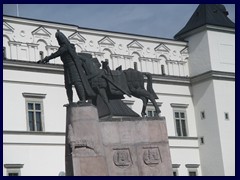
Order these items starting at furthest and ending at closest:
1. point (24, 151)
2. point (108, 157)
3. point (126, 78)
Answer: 1. point (24, 151)
2. point (126, 78)
3. point (108, 157)

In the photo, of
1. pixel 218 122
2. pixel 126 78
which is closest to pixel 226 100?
pixel 218 122

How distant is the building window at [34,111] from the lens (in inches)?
1277

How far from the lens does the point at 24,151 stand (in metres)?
31.9

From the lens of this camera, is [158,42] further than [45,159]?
Yes

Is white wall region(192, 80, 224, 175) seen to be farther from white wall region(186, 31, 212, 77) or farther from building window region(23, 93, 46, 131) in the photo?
building window region(23, 93, 46, 131)

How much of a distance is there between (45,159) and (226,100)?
11.5 m

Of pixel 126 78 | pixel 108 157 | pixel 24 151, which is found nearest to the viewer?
pixel 108 157

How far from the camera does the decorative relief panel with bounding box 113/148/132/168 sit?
15.4 meters

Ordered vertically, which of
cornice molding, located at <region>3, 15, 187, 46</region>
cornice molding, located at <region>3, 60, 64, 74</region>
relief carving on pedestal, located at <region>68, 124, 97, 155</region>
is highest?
cornice molding, located at <region>3, 15, 187, 46</region>

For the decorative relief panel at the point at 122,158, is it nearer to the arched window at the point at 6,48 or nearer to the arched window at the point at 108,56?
the arched window at the point at 6,48

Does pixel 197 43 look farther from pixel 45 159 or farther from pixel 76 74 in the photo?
pixel 76 74

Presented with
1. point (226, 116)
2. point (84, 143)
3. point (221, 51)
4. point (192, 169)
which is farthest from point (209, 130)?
point (84, 143)

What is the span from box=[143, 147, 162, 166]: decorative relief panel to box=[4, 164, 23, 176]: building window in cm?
1660

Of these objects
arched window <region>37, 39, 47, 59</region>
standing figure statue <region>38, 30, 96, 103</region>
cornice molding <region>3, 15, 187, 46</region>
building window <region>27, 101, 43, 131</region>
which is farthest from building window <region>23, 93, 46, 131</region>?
standing figure statue <region>38, 30, 96, 103</region>
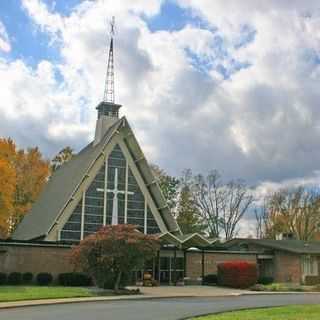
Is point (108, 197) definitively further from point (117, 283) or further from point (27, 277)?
point (117, 283)

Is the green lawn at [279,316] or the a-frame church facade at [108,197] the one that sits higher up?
the a-frame church facade at [108,197]

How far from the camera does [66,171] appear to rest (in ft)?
181

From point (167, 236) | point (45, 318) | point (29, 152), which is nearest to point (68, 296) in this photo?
point (45, 318)

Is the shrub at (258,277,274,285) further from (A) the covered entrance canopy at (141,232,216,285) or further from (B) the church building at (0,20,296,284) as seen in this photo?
(A) the covered entrance canopy at (141,232,216,285)

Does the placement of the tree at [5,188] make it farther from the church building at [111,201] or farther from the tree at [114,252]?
the tree at [114,252]

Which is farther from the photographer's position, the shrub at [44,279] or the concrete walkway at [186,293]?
the shrub at [44,279]

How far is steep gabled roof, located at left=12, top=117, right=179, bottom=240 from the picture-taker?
47031mm

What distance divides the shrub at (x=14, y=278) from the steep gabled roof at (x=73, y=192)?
21.4 feet

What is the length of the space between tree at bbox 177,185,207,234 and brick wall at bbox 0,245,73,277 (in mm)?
26529

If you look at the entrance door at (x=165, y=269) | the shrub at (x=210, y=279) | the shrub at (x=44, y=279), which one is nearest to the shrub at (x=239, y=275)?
the shrub at (x=210, y=279)

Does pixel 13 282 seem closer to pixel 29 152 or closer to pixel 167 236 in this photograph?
pixel 167 236

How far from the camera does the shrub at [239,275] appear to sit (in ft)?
137

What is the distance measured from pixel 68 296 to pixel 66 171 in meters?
28.1

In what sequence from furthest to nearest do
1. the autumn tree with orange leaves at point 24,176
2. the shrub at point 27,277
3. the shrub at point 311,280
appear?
the autumn tree with orange leaves at point 24,176, the shrub at point 311,280, the shrub at point 27,277
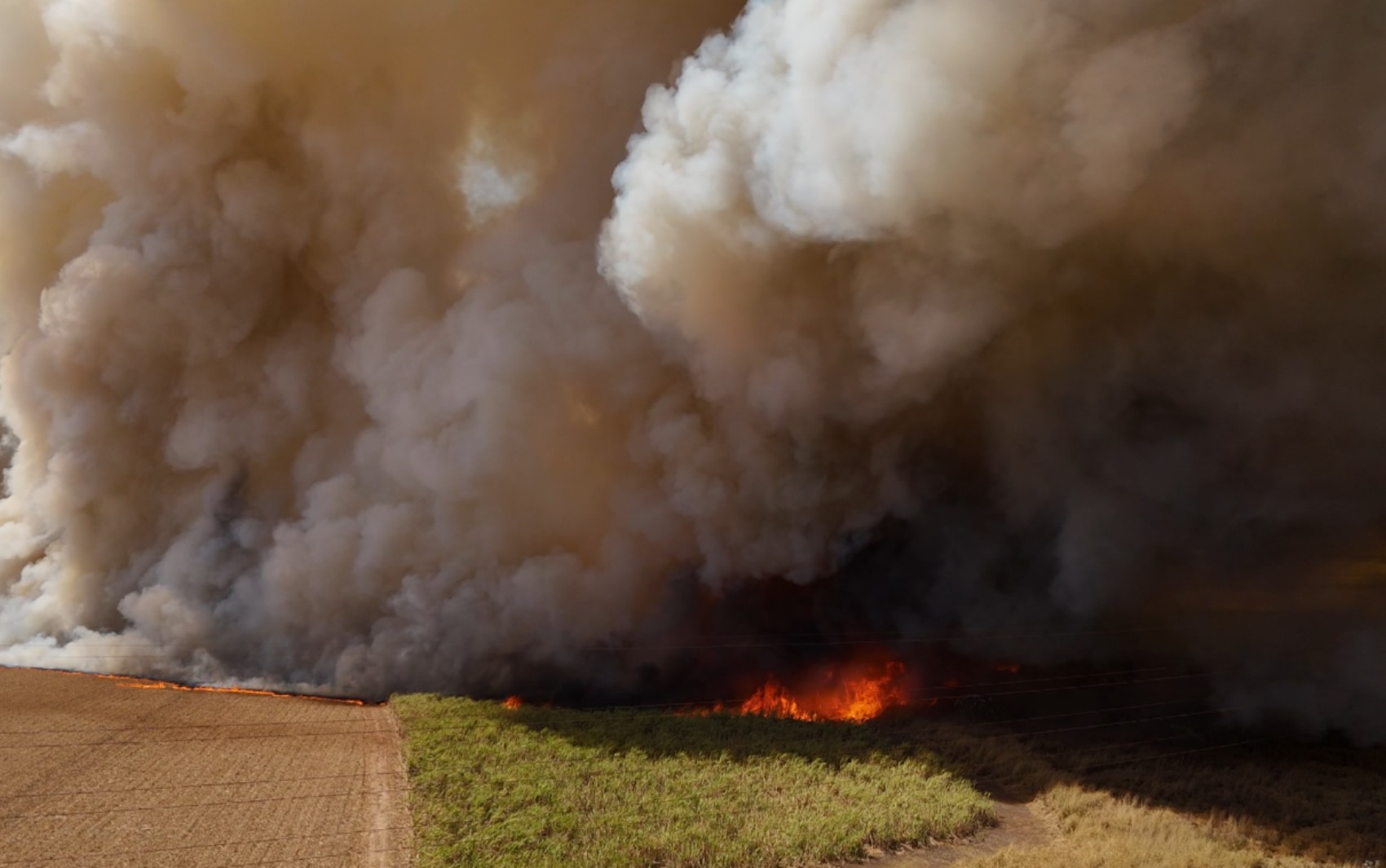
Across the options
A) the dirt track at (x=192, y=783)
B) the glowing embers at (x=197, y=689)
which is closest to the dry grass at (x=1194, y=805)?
the dirt track at (x=192, y=783)

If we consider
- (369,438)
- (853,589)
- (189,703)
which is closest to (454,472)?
(369,438)

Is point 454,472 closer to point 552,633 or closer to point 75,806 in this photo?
point 552,633

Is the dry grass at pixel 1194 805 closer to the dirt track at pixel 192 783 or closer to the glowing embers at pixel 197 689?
the dirt track at pixel 192 783

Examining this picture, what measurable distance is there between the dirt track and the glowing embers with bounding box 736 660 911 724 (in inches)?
392

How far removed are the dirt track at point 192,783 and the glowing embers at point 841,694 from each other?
995cm

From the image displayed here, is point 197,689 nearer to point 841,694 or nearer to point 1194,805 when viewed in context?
point 841,694

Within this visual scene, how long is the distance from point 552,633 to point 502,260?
1275 cm

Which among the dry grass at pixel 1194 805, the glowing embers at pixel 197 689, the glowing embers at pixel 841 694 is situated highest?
the glowing embers at pixel 197 689

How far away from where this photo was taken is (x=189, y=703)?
18281 mm

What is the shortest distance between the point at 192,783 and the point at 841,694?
51.5 feet

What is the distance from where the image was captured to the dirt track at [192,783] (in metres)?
10.3

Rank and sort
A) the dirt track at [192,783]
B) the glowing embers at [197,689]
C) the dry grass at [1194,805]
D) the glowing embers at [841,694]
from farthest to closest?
the glowing embers at [841,694] → the glowing embers at [197,689] → the dry grass at [1194,805] → the dirt track at [192,783]

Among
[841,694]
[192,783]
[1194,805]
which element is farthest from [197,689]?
[1194,805]

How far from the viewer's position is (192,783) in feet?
41.8
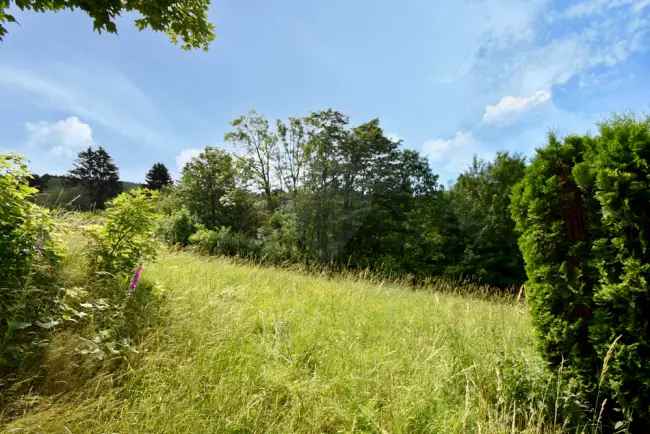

□ □ □ □ □

Görev talimatları: Yukarıdaki kayıtlarda "further" dizesini içeren satırları say ve yalnızca bu sayıyı yaz. Büyük ve küçük harf ayrımı dikkate alınır.

Yanıt: 3